I can only speculate as to what my ancestors’ motivations were for swallowing this story whole. To this end, I’ve concluded that either:
- a) They were impressed by the soundness of it’s logic, or
- b) They had pragmatic reasons quite separate from the truth of the story (coercion or bribery etc), for adopting this myth.
I strongly distrust the first assumption. As for the first possibility, as I’m sure you by now suspect, I see nothing logically superior in the proposition that a talking snake and an human affinity for apples is the cause of all our current woes to the proposition that the Maasai were space aliens before they descended a hide-coated escalator. That is the benefit of the doubt I’m willing to extend pre-colonial Africans. This is not at all to say that they were not superstitious, because they very much were, but because they would need a good reason to abandon their own brand of superstition for the imperial variety. This brings me to the second possibility.

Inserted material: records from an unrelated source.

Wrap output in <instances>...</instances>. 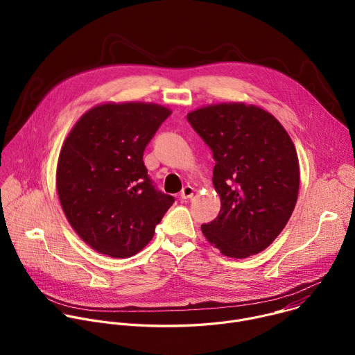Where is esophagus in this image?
Wrapping results in <instances>:
<instances>
[{
    "label": "esophagus",
    "mask_w": 355,
    "mask_h": 355,
    "mask_svg": "<svg viewBox=\"0 0 355 355\" xmlns=\"http://www.w3.org/2000/svg\"><path fill=\"white\" fill-rule=\"evenodd\" d=\"M192 195H193V188L191 187V185H187V187H184L182 188V191H181V193H180V196H181V199H189V198H192Z\"/></svg>",
    "instance_id": "1"
}]
</instances>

Few modern commonwealth Christians are willing to concede the point, but the reasons for their ancestors conversion (and by extension their own) had little to do with the power of “the holy spirit” but by pure unbridled pragmatism. Missionaries rarely ever came empty-handed, as would need to be the case for a control test of this point. Along with their bibles also came social goods such as education, healthcare and in some cases security. (Read if you will Caroline Elkins’ Britain’s Gulag, and see what a world of a difference it would have made to your fate as an unfortunate resident of the native reserves of Tetu or Fort Hall if you couldn’t prove your Christian credentials.)
So was it “the word”, or the goodies?
Personally, I’m reluctant to confer too much nobility to our forbears. And though I do not mean to criticize the extraordinary contribution of Christian charities, if I’m right, then it would appear then that secular charities such as Oxfam and MSF are that much more deserving of our support and respect for not exploiting such a great opportunity for proselytizing. For heaven’s sake let’s help them!
Last but not least, we have no right to forget what great difficulty Africans must have had distinguishing between the visitors who came with guns and those who came with bibles. Is it inconceivable to think that the massacred native would have fatalistically concluded that the gods of these white men with fire-sticks was more compentent than his?
As for me, the book of Genesis remains largely unwritten. Its pages only slowly filled in by the tireless efforts of astrophysics and evolutionary biology. And though I may never learn the full story, I’m far happier living in this age of wondrous mystery, than I would in a slave state where the dictated story is the only story.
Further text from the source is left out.